▸ **Input records**:
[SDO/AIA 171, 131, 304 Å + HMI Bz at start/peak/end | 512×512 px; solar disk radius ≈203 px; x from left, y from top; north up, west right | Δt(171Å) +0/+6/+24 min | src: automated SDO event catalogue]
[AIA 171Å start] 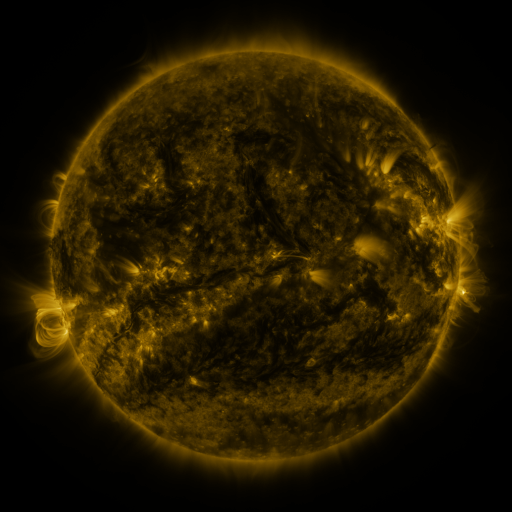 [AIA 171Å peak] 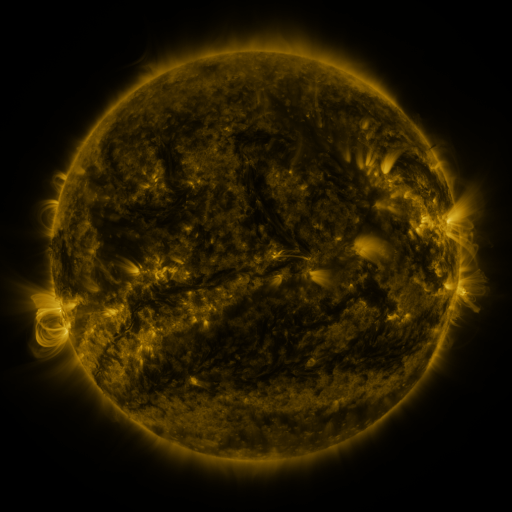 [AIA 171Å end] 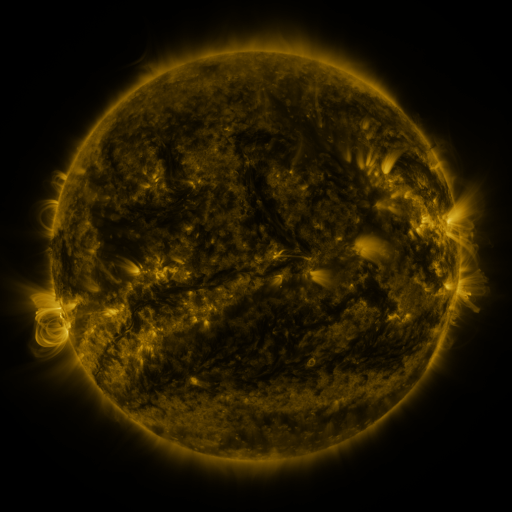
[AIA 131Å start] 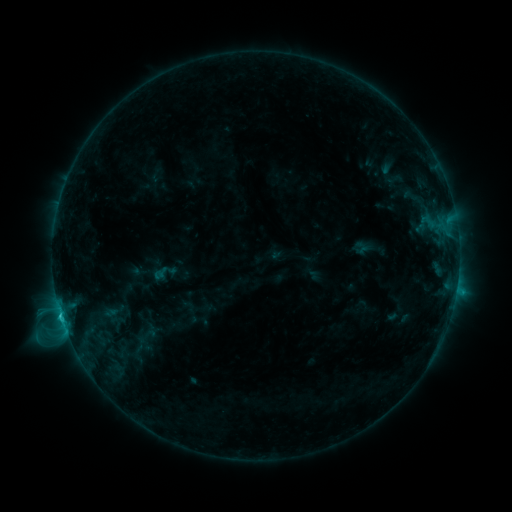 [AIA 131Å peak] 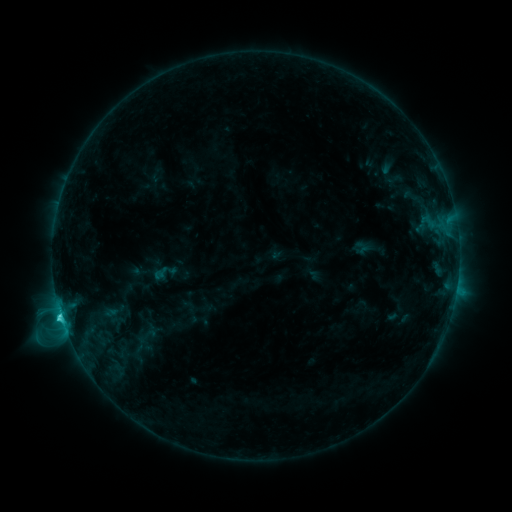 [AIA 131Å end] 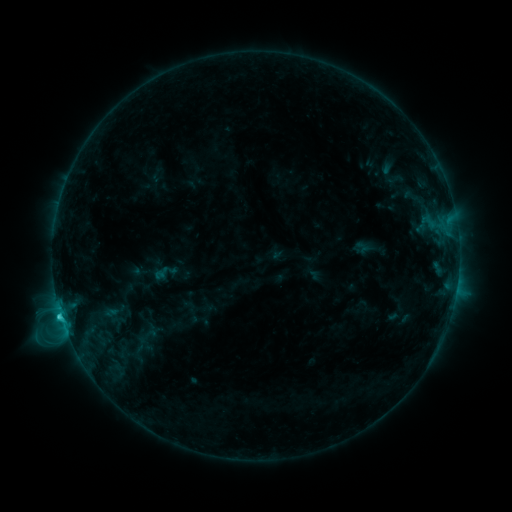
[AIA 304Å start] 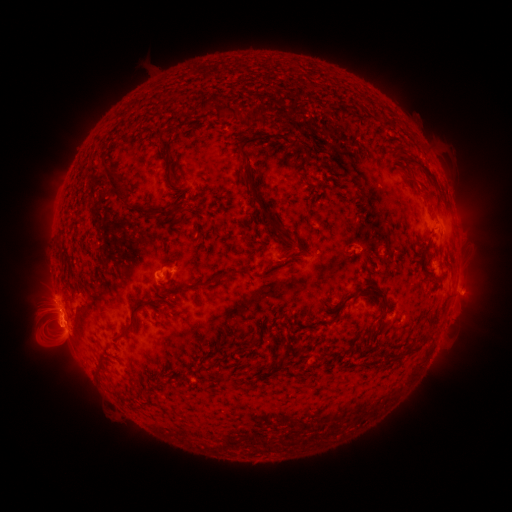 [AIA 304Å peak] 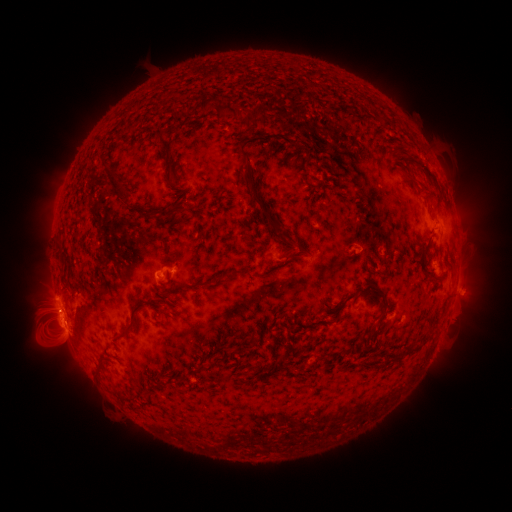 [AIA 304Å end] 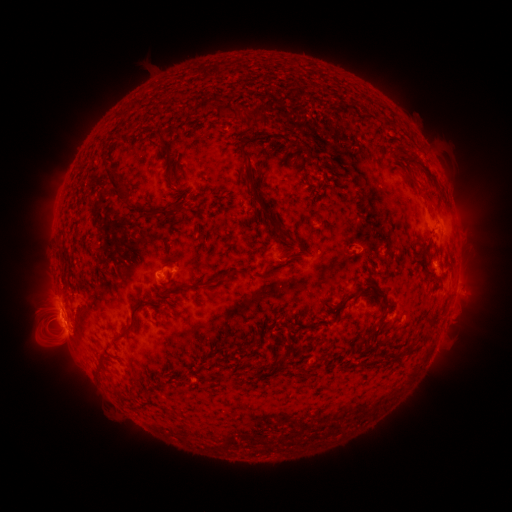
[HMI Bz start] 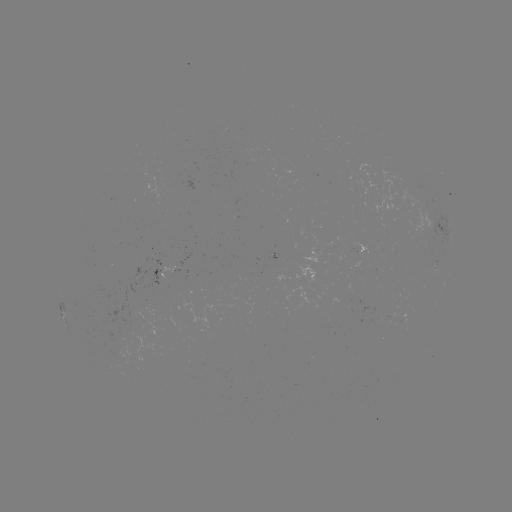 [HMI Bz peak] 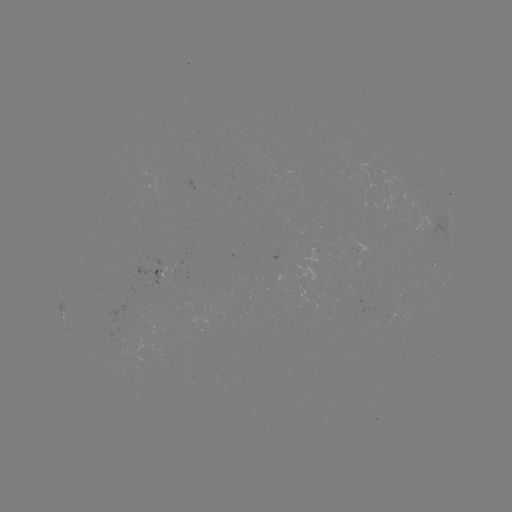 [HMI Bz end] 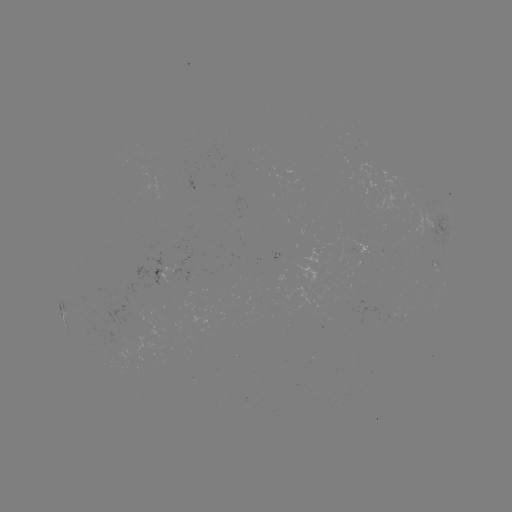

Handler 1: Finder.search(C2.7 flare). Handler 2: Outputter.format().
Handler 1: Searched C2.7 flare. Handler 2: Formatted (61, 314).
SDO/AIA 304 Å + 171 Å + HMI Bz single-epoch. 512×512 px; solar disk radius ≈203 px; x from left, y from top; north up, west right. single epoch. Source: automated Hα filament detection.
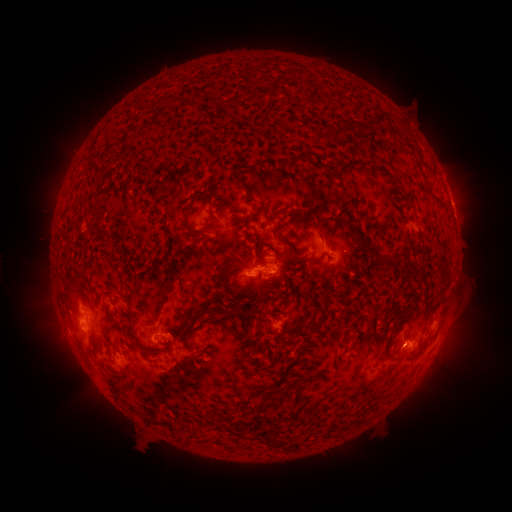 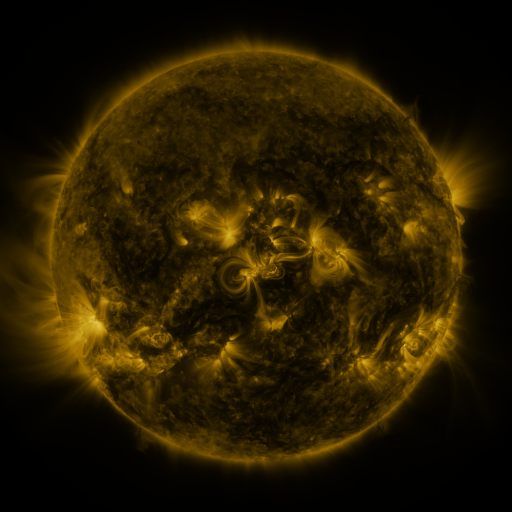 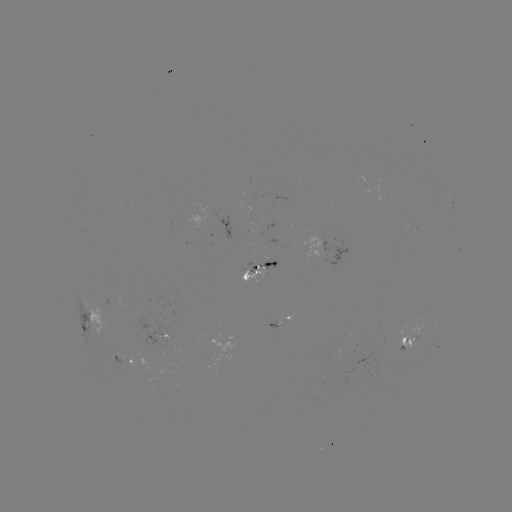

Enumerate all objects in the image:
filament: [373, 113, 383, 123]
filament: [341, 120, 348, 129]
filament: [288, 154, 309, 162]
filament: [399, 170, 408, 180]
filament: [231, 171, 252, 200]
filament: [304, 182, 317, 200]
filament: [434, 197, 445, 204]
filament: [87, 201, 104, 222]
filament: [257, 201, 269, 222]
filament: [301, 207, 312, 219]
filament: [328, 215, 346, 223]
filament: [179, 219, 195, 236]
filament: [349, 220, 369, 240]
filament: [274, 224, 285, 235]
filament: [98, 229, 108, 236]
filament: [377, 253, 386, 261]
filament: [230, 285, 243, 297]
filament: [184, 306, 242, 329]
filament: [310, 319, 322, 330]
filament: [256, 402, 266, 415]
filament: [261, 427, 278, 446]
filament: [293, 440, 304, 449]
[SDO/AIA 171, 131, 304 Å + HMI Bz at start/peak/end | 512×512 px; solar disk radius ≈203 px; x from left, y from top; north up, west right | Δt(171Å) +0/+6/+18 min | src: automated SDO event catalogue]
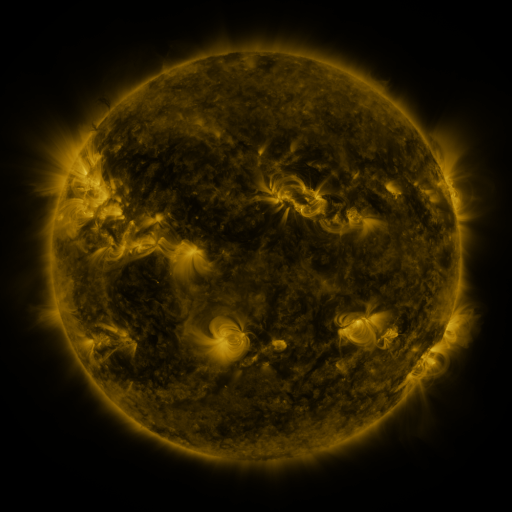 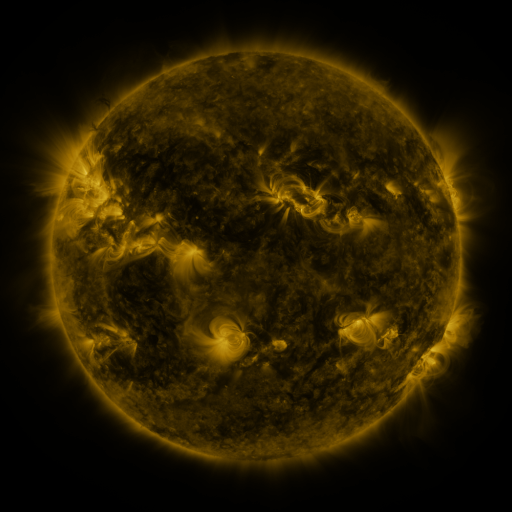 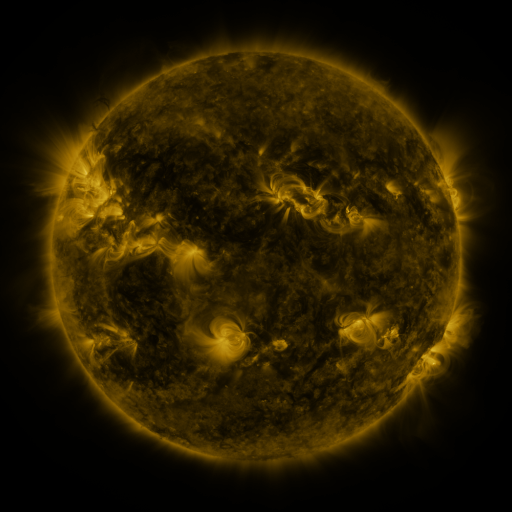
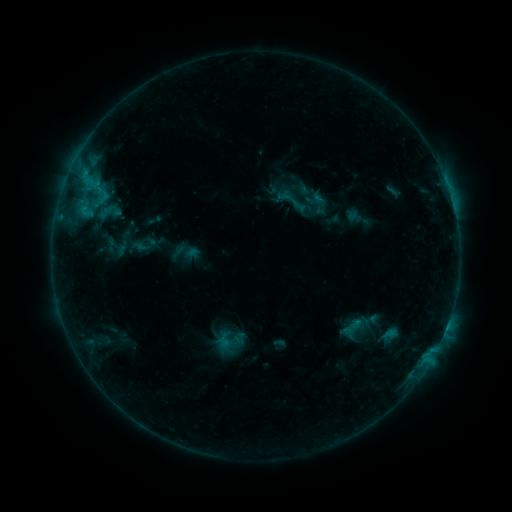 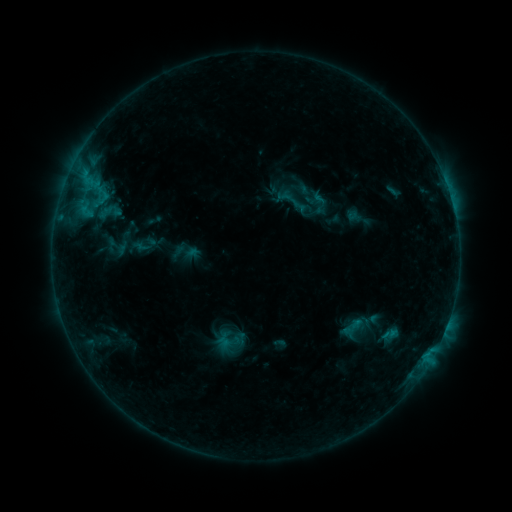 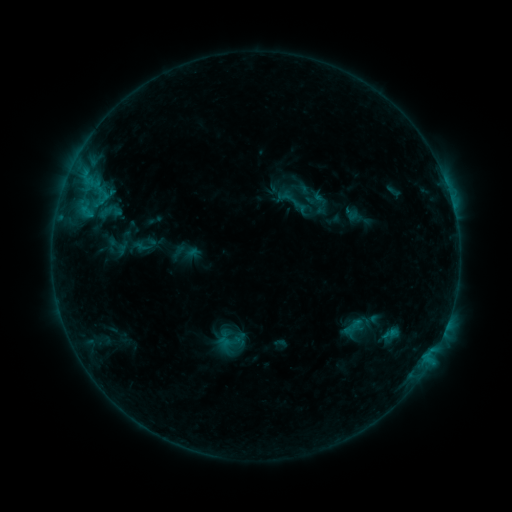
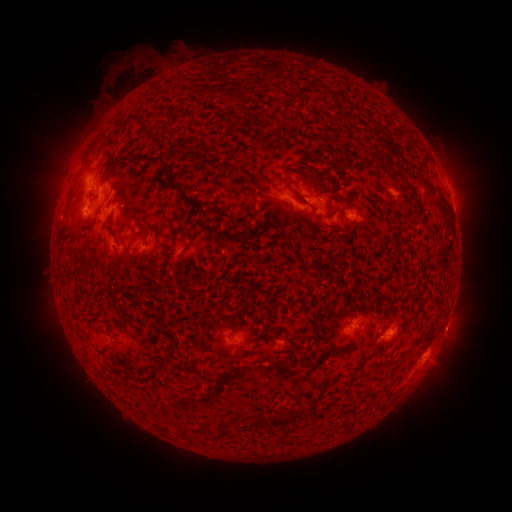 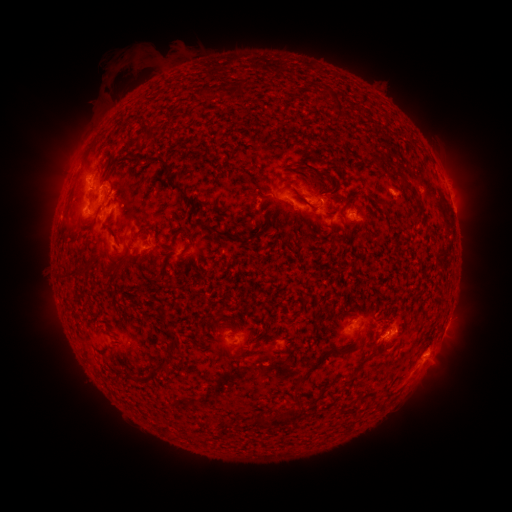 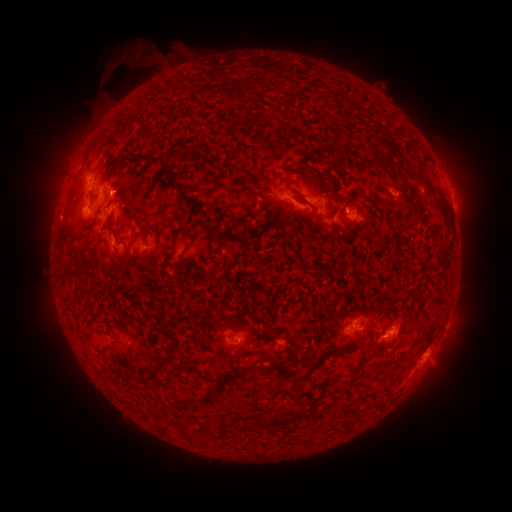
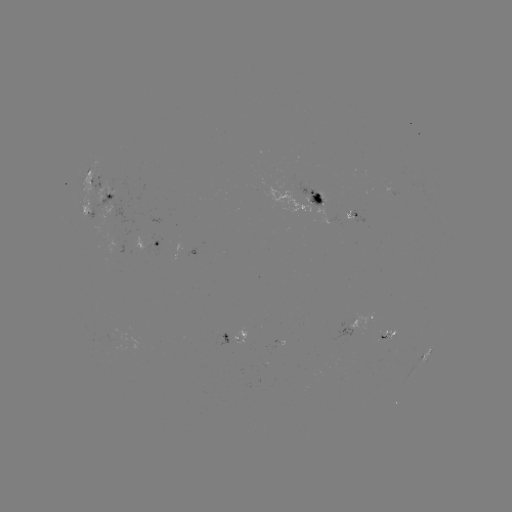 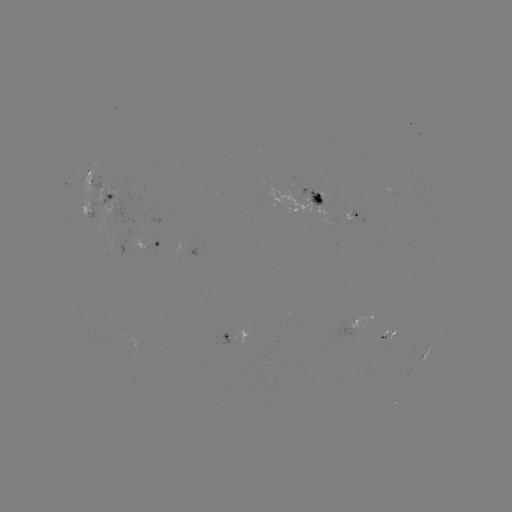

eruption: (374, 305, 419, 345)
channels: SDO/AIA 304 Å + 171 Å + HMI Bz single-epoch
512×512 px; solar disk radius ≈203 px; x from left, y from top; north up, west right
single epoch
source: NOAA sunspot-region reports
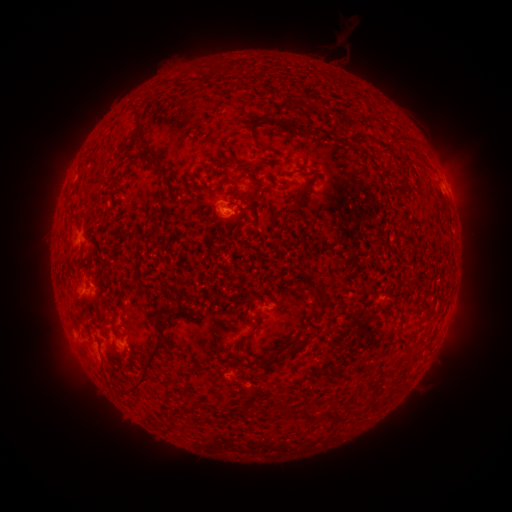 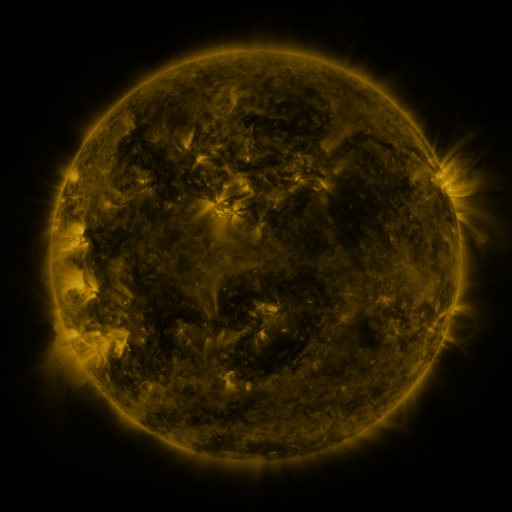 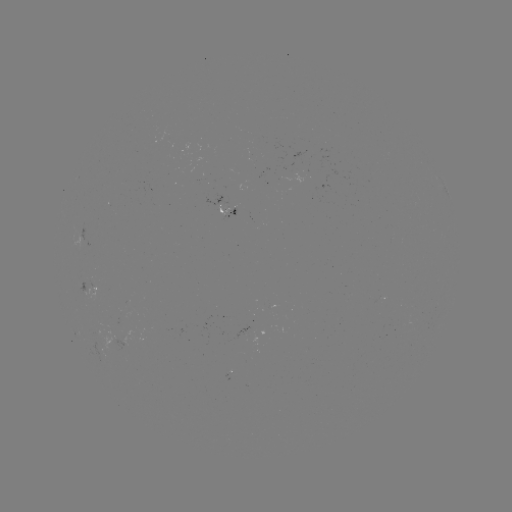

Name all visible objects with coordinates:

▸ **Aim**: Quote the lines of the items starting at the line that contains "channels: SDO/AIA 304" and ending at the final line of the items, omitting the pictures.

▸ **Result of the task**:
channels: SDO/AIA 304 Å + 171 Å + HMI Bz single-epoch
512×512 px; solar disk radius ≈203 px; x from left, y from top; north up, west right
single epoch
source: NOAA sunspot-region reports

Name all visible objects with coordinates:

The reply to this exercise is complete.